On the other hand, the tax relief threshold for co-productions has been lowered from 25% to 10% of the total spend on the UK soil, making it effectively a tax rebate.
“If you are making a film with British talent, but spending the budget in Croatia or Romania, that is not going to get you a penny out of the tax credit,” Davis said. “But the lowering of the threshold has made it possible to, for instance, only do the post-production in the UK and access the credit. So suddenly the UK has become able to be partner on much greater number of co-productions.”
Euro filmmaking
“Film making in Europe is by definition co-production,” said Downey, who has been involved in more than 50 international co-productions in the past 15 years with budgets totaling over €100m, through his company F&ME.
“It only works if there is reciprocity. The drawback with the UK is that it is difficult to maintain a credible reciprocal position. There is zero participation by the broadcasters. The tax credit, despite the lowering of the threshold, and when considered alongside comparatively high UK production and post-production costs is rarely viable.
“The costs involved in monetising the UK tax credit for the relatively small sums involved in European co-production are comparatively high, and when it is possible to monetize (bond, pre-sales, etc.), banks are rarely interested and the so-called ‘middle-men’ that the new tax credit was designed to avoid are still there and doing business – and thank God they are, otherwise there would be nowhere to go.”
This was the case on Lost In Karastan (aka EPIC), which screens in competition in Montreal. It is a British qualifying feature directed Ben Hopkins and written by Pawel Pawlikowski and starring Matthew Macfadyen, Myanna Buring and Noah Taylor. It was produced by Downey and Sam Taylor.

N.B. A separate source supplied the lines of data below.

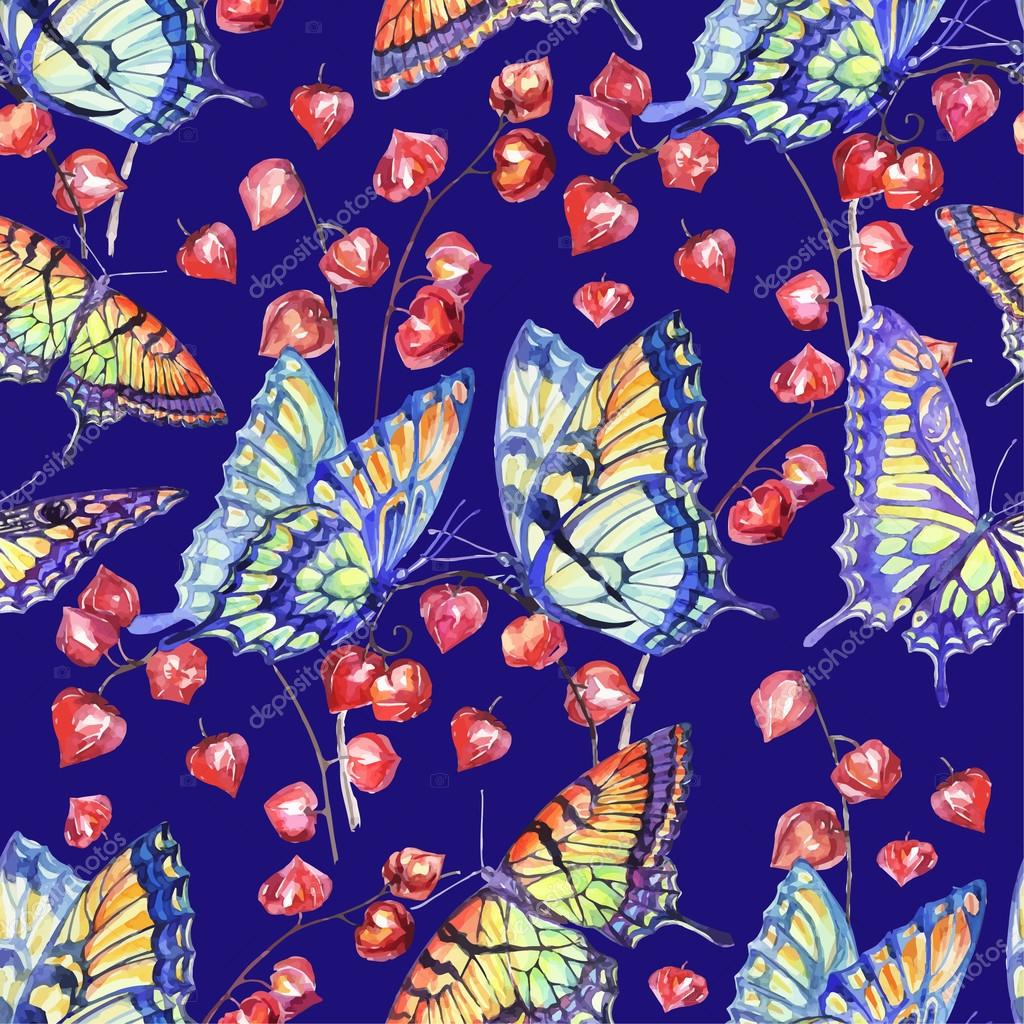 Vector Watercolor Swallowtail Butterfly. Seamless Pattern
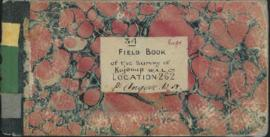 34. Field book of the survey of Kojonup W.A.L. Co. Location 262. per Angove. W.H.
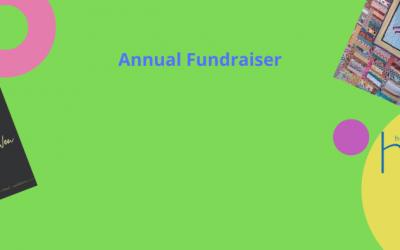 2020 Fundraiser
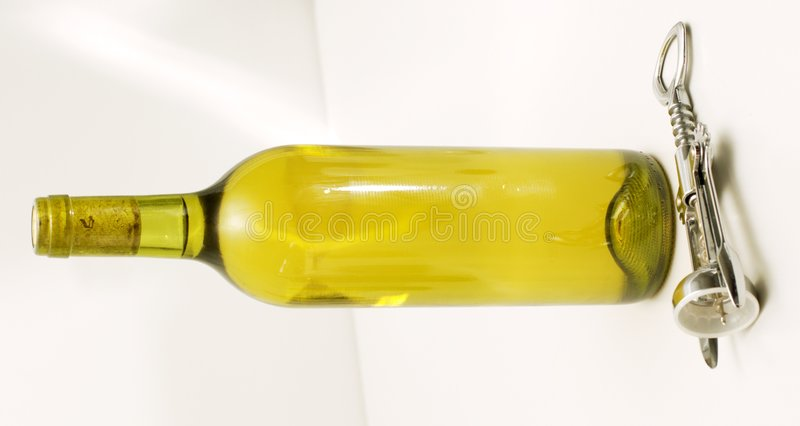 κρασί ανοιχτηριών μπουκα&lam στοκ φωτογραφία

“To be honest, it was such a complex co-production between the UK, Georgia, Russia, and Germany that the UK tax credits just didn’t fit,” says Downey.
Another recent film Downey produced, Mohsen Makhmalbaf’s The President, which will open Venice, is a Eurimages recipient, and was made as a UK-German-Georgian-French co-production. It was entirely shot in Georgia and Makhmalbaf is a long time resident of the UK.
“We [F&ME] have become very savvy at integrating our UK business into the centre stage of European film production, but we are unique – and part of a dying breed,” Downey explains. “The future of film production in the UK is in its full participation with European structures.”
This is why Downey argues that, instead of finding legislative loopholes and shortcuts into the hard-to-break UK market for small territories, especially those which are not members of MEDIA programme, “The right legislative and film culture approach would be to reverse the UK’s entrenched position not to participate in Eurimages.
“If the Eurimages would accept the UK back into the fold, then countries like Serbia, Turkey, Georgia could work with the UK in a much more integrated and reciprocal way. As a European nation the UK has a serious duty to look at its position with regard to the incredible benefits that membership brings – not only financial.
“Clearly a unique UK angle has to be present in the configuration. The core of the ideology is to maximise the economic growth and cultural reach of UK film-backed projects are distinctly market focussed.
“There is £1m available per annum. There are approximately and on average 1,300 feature films produced in Europe annually. You don’t need to be a statistician to analyse the probabilities involved here. Balkans, Caucasians, Scandinavians, Iberians, Celts, and post-Communists don’t need me to tell them to be realistic. Do the arithmetic.”